◆ **Document passage**:
The Tenth Brother () written by the Slovene writer Josip Jurčič, is the first novel in Slovene. It was published in 1866 in Klagenfurt.

The novel was adapted into a film of the same name in 1982.

Summary 
The Tenth Brother follows the life of Lovre Kvas, a young scholar, who has to somehow earn enough money to go to university in Vienna, and therefore accepts the position of a home-schooling teacher. He moves to a town called Slemenišče where he lives with a wealthy family. The family are the master and his wife, their twenty-three-year-old daughter Manica and their nine-year-old son, Balček. They are all very nice and Lovre starts to develop feelings for Manica. His newly made friend, Martinek Spak, who calls himself the tenth brother, supports their relationship. Marijan, a family friend who is also in love with Manica and always thought he would marry her someday, is very unhappy when he sees Lovre and Manica are in love. He gets into a fight with Martinek and ends up shooting him and is hit over the head with the shotgun in return. Martinek dies and Marijan's father, who was also the father of Martinek from a previous marriage, decides to tell Marijan the truth about his past. He then commits suicide. Because Marijan's father left his estate to Lovre, the latter can now return after being banned for his affair with Manica. The two get married and Marijan marries another woman so the story has a happy ending.

◆ **Goals**:
a – In the passage on The Tenth Brother, alter the text from "The Tenth Brother ()" through "name in 1982.": begin at the words that have "The Tenth Brother ()" and stop after "name in 1982.", replacing "film" with "television series".
b – List every character named in the summary of The Tenth Brother.
c – Continue the account of The Tenth Brother from its final sentence onward.

◆ **Dataset content**:

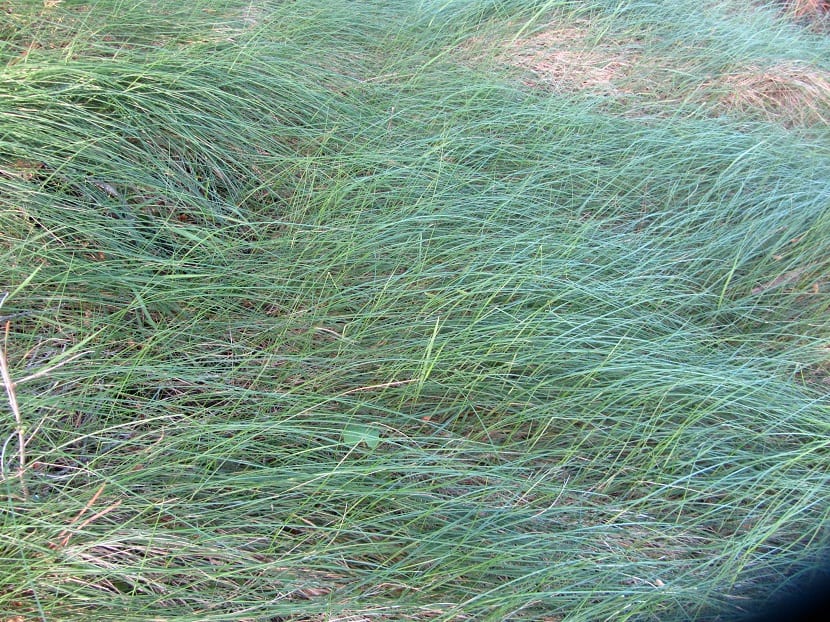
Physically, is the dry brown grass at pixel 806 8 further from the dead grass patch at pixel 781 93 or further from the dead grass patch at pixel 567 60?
the dead grass patch at pixel 567 60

◆ **Written answers**:
a –
The Tenth Brother () written by the Slovene writer Josip Jurčič, is the first novel in Slovene. It was published in 1866 in Klagenfurt.

The novel was adapted into a television series of the same name in 1982.

b – Lovre Kvas, Manica, Balček, Martinek Spak, Marijan

c –
Desetnica and deseti brat 
There is an old tradition in some Slavic countries (that doesn't exist anymore) where if a couple has ten children of the same gender in a row, the tenth child has to leave. They then travel around the country and are said to possess supernatural abilities such as talking to animals and plants, being able to forecast the future ... If the tenth child is a girl, she is called "desetnica" (a word, derived from the word "ten" (deset)). If the child is a boy, he is called "deseti brat" (the tenth brother).

This motif has been illustrated in fiction many times, such as the Desetnica tale and the novel Deseti brat.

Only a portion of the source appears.